*To do*
Carry on the excerpt below about US extended nuclear deterrence in Northeast Asia, starting after its final sentence. The entries that follow the excerpt are separate from it.

Inability to provide extended nuclear deterrence to allies threatens US hegemony
Hayes 9 [Peter, Professor of International Relations, RMIT University The Asia-Pacific Journal, December 14, http://www.japanfocus.org/-Peter-Hayes/3268]
This essay examines the role that nuclear weapons have played in Northeast Asia in creating a system of inter-state relations based in part on nuclear threat and the impact of North Korea on that system. The US-led alliances that rest on extended nuclear deterrence have been characterized as hegemonic in the forty years of Cold War in the Gramscian sense of hegemonic, that is, allied elites accepted US leadership based on its legitimating ideology of extended nuclear deterrence, institutional integration, and unique American nuclear forces that underpinned the alliances.2 A crucial aspect of American nuclear hegemony in Asia was the guarantee that the hegemon would ensure that no adversary could break out of the system after China's 1964 successful nuclear test, as expressed by the Non Proliferation Treaty and IAEA safeguard system. The failure of the United States to stop and now reverse the DPRK nuclear over the previous two decades threatens its hegemonic leadership in Northeast Asia, and is linked to the decreasing ability of American power to shape events in other proliferation-prone regions such as South and West Asia.

*Extracted records*
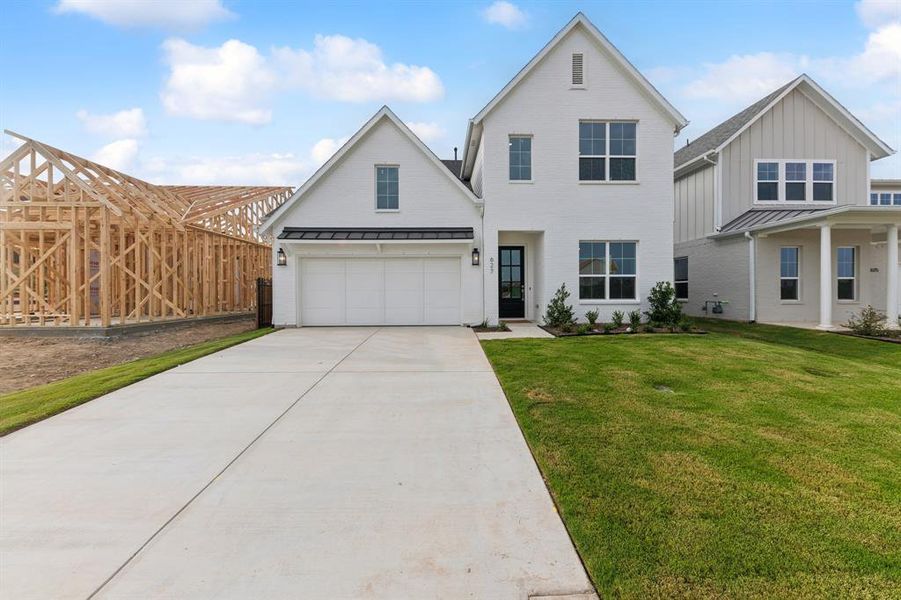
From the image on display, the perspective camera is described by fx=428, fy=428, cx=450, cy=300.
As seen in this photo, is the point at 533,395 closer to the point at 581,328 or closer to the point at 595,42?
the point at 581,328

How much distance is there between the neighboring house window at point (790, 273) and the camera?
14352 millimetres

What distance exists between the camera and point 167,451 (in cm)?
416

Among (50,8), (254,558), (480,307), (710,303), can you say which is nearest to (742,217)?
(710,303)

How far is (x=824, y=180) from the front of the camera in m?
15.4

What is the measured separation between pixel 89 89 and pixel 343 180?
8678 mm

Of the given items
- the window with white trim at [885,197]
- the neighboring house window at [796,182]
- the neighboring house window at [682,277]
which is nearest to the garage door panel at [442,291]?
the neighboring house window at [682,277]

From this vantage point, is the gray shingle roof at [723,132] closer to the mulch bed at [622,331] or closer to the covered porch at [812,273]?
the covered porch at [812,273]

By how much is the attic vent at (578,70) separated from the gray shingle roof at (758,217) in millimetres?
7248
* * *
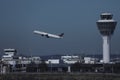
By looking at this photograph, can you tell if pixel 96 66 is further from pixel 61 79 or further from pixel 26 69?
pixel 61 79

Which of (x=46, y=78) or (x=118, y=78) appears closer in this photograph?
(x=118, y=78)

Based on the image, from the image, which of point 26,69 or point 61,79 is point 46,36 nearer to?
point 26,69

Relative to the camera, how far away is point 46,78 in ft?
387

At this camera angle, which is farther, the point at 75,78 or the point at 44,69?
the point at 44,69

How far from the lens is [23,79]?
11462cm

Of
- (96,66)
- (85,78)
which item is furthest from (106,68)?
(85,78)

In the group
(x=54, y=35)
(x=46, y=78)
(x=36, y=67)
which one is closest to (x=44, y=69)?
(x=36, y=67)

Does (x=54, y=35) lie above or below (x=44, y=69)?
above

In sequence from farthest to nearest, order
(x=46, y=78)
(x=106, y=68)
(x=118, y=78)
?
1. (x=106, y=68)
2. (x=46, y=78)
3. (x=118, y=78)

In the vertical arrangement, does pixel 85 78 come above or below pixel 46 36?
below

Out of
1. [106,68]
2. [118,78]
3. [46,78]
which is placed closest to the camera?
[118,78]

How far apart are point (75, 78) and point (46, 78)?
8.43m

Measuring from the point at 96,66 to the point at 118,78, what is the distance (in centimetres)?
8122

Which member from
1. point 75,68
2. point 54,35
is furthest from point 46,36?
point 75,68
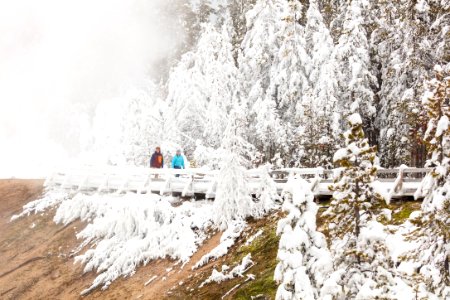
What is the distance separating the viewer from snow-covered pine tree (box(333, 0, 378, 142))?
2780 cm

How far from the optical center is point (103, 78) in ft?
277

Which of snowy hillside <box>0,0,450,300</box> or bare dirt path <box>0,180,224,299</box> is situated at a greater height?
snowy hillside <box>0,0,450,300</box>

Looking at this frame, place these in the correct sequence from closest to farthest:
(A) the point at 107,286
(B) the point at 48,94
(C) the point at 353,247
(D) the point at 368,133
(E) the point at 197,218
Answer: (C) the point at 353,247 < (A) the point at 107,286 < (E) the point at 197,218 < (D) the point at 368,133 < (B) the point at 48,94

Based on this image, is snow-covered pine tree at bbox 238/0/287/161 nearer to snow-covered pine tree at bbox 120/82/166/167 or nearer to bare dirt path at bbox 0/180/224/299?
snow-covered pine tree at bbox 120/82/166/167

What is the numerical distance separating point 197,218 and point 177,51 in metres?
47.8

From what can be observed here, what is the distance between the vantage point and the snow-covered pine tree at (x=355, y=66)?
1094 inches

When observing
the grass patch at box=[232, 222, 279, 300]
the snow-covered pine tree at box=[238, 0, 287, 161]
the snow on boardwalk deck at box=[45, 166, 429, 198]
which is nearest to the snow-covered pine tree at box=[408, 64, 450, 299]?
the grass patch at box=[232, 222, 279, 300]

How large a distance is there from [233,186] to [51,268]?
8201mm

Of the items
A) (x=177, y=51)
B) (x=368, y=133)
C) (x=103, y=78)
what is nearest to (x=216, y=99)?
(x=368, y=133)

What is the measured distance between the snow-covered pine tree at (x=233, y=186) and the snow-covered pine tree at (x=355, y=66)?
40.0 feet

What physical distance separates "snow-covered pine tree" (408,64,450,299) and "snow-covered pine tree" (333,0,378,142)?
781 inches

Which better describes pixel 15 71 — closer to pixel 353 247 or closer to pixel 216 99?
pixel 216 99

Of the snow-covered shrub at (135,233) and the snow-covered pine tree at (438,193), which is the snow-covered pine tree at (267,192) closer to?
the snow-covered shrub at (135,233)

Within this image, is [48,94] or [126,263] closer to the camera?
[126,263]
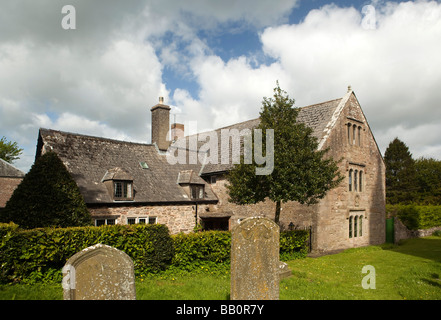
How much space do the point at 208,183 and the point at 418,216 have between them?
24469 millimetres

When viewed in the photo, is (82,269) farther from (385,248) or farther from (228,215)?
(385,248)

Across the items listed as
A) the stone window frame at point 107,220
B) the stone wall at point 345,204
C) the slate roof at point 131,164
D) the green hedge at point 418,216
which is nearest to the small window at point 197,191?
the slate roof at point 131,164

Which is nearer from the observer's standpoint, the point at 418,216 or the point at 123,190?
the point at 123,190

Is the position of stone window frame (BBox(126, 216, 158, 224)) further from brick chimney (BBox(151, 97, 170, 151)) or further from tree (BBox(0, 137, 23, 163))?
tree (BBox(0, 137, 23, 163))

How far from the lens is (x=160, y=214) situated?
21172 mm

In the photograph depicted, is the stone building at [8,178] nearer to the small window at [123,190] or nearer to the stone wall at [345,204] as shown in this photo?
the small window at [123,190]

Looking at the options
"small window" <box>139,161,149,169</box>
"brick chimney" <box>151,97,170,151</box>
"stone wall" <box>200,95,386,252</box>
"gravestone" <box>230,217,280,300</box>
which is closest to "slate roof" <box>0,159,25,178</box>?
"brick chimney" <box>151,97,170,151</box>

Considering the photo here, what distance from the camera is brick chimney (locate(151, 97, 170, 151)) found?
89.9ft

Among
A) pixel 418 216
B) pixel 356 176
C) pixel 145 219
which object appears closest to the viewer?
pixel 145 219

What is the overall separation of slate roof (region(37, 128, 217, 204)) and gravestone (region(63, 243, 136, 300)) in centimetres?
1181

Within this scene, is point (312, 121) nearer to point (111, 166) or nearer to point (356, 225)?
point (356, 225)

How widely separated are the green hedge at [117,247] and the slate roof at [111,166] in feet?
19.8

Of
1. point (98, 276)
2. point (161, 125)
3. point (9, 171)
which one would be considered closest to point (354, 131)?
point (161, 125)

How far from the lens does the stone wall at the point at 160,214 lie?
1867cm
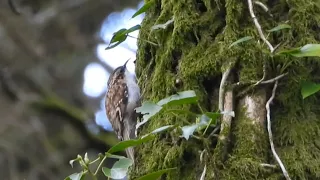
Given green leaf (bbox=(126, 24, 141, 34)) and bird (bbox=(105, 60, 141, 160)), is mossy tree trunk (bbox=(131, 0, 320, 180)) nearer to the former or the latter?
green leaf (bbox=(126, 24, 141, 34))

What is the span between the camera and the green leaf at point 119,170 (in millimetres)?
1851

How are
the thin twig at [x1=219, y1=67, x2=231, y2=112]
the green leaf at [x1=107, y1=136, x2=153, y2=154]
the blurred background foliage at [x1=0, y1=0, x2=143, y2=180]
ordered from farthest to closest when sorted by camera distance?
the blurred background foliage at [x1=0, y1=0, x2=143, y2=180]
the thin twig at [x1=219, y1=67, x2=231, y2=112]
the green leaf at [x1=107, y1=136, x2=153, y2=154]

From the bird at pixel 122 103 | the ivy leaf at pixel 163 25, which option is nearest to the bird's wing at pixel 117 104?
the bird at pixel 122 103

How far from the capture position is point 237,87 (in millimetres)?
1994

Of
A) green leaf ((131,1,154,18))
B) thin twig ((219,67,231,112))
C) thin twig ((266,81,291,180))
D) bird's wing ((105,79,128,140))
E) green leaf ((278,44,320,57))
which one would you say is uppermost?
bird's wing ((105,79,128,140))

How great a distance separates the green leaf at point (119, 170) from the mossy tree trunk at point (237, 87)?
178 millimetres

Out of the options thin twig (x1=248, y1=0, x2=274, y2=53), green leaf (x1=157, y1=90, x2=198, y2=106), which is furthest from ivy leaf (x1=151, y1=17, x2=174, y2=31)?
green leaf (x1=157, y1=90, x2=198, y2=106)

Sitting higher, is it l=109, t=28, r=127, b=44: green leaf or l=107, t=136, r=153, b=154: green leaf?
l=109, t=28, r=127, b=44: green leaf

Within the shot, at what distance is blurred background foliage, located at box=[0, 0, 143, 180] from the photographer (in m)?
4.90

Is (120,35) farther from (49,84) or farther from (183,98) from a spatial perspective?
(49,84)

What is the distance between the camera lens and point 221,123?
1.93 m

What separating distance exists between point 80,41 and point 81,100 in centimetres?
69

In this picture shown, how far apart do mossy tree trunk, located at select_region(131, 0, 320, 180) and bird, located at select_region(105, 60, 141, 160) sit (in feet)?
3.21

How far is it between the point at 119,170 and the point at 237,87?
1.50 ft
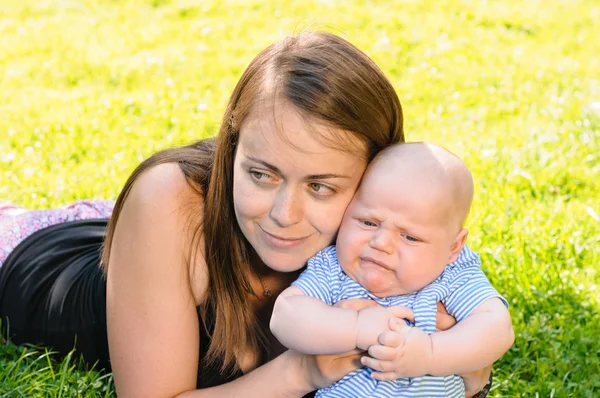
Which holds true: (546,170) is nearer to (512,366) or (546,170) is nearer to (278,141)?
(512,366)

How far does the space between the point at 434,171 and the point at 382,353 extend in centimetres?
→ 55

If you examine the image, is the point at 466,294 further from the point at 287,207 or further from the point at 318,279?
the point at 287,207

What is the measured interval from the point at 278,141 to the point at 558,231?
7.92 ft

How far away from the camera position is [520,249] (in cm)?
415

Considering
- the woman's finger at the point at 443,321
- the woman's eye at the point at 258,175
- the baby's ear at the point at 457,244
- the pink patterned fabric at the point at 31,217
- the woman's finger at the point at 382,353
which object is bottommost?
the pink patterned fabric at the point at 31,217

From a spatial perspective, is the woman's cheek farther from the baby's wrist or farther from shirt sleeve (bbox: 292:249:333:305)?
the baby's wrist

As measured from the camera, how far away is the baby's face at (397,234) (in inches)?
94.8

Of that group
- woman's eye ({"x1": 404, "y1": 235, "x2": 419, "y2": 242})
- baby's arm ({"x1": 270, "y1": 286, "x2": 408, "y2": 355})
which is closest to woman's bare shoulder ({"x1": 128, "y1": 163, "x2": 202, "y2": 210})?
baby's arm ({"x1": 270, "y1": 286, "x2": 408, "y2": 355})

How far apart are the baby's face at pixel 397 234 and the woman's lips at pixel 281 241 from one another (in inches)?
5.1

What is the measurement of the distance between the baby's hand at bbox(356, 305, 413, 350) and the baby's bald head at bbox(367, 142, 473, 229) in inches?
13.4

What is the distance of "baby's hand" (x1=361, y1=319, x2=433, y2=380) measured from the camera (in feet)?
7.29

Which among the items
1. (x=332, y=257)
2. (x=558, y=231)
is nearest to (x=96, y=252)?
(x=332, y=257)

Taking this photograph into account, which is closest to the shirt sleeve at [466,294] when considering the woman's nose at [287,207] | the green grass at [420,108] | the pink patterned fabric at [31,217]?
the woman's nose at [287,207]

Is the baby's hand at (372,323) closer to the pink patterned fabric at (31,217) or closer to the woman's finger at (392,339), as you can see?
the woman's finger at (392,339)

*Answer box*
Nuclear deterrence imposes a direct correlation to US hegemony
Hayes 9 [Peter, Professor of International Relations, RMIT University The Asia-Pacific Journal, December 14, http://www.japanfocus.org/-Peter-Hayes/3268]
The DPRK thereby called the American bluff in the most serious challenge to American nuclear hegemony in the entire post Cold War period. The inability and unwillingness of the United States to halt or reverse North Korean nuclear breakout to the point where the DPRK can at least partly neutralize the United States’ “unique” nuclear weapons capacities are obvious to the leadership of all states in the region.12 Recent discussions of the need to “shore up” extended deterrence in the US-Japan security alliance,13 thereby reinforcing extended nuclear deterrence to Japan and Korea14 and even reintroducing nuclear weapons into Korea itself,15 reveal the effects of North Korean nuclearization and the lack of an American vision for regional order based on Global Abolition—the new doctrinal framework introduced by President Obama for international relations without depending on nuclear threat.